→ **REQUEST**
Write out everything in the movie comments from "i expected nothing" down to "beginning to end.", substituting "gripping" for "riveting".

··· GIVEN TEXT ···

Yay! Now I'm finally excited about a big summer movie!

modage

Christopher Nolan's directive was clear to everyone in the cast and crew: Use CGI only as a last resort.

Pubrick

so i've never read the books.
i thought the first two films were kind of targeted at kids mainly.
i really liked azkaban (bought it) and enjoyed goblet (but hav forgotten it).

so this felt like the thing to do at 9:30am.
i went to the biggest screen in brisbane and got the best seat.
i knew it was rated M (which is like a hard PG-13) and conan called it dull (in the monologue).

i expected nothing more than 138mins of wholesome entertainment.
i can't believe i made another horrible decision.
so fucking boring.

i'm sure some might find the endless expositional dialogue and repetition riveting.
i don't think i stayed awake for a single whole scene from beginning to end.
so it felt like Russian Ark, with brief moments of interest in that one room.

··· SUPPLIED DATA ···

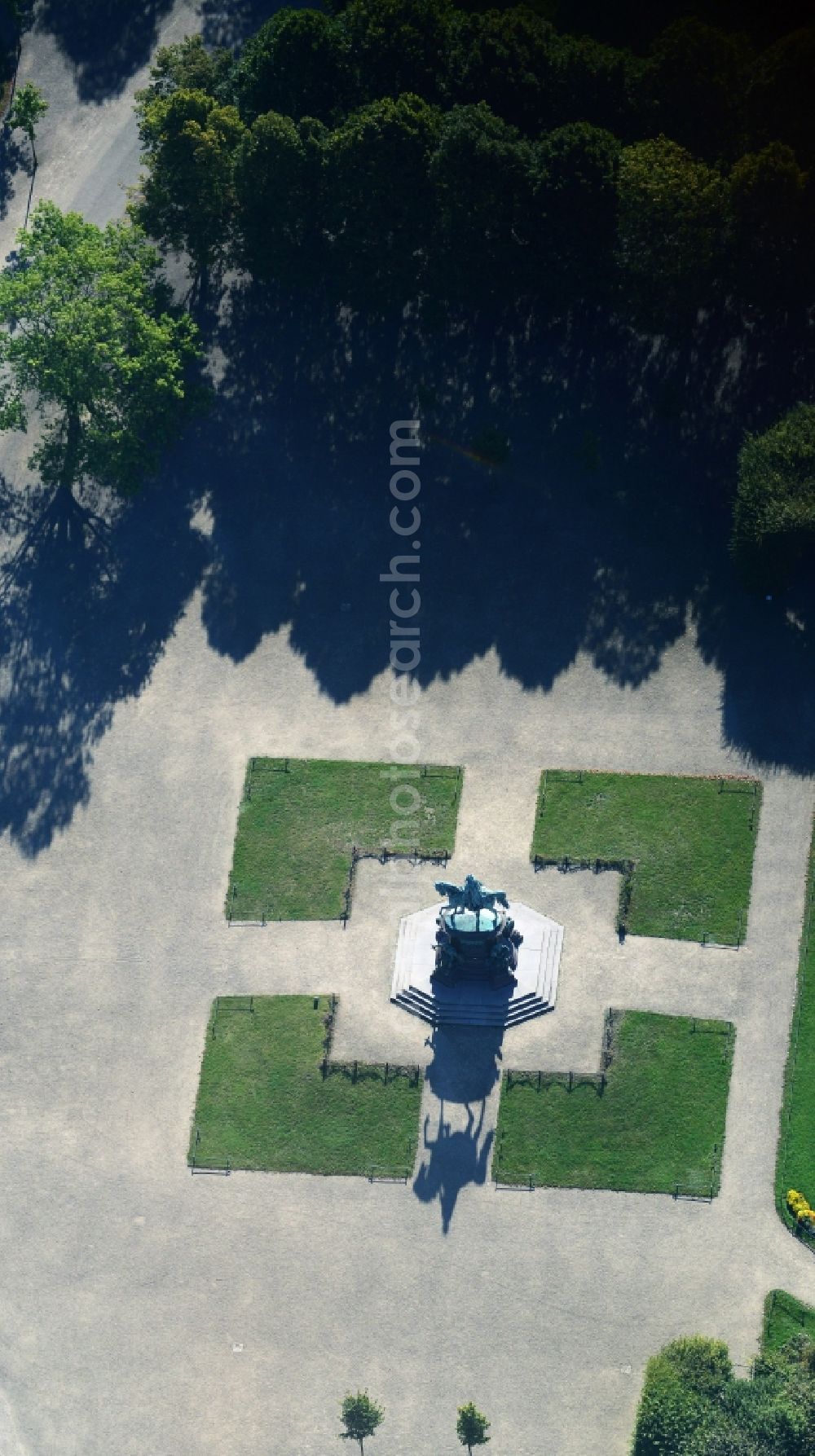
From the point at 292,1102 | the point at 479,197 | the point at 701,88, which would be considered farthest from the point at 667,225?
the point at 292,1102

···

→ **TASK RESULT**
i expected nothing more than 138mins of wholesome entertainment.
i can't believe i made another horrible decision.
so fucking boring.

i'm sure some might find the endless expositional dialogue and repetition gripping.
i don't think i stayed awake for a single whole scene from beginning to end.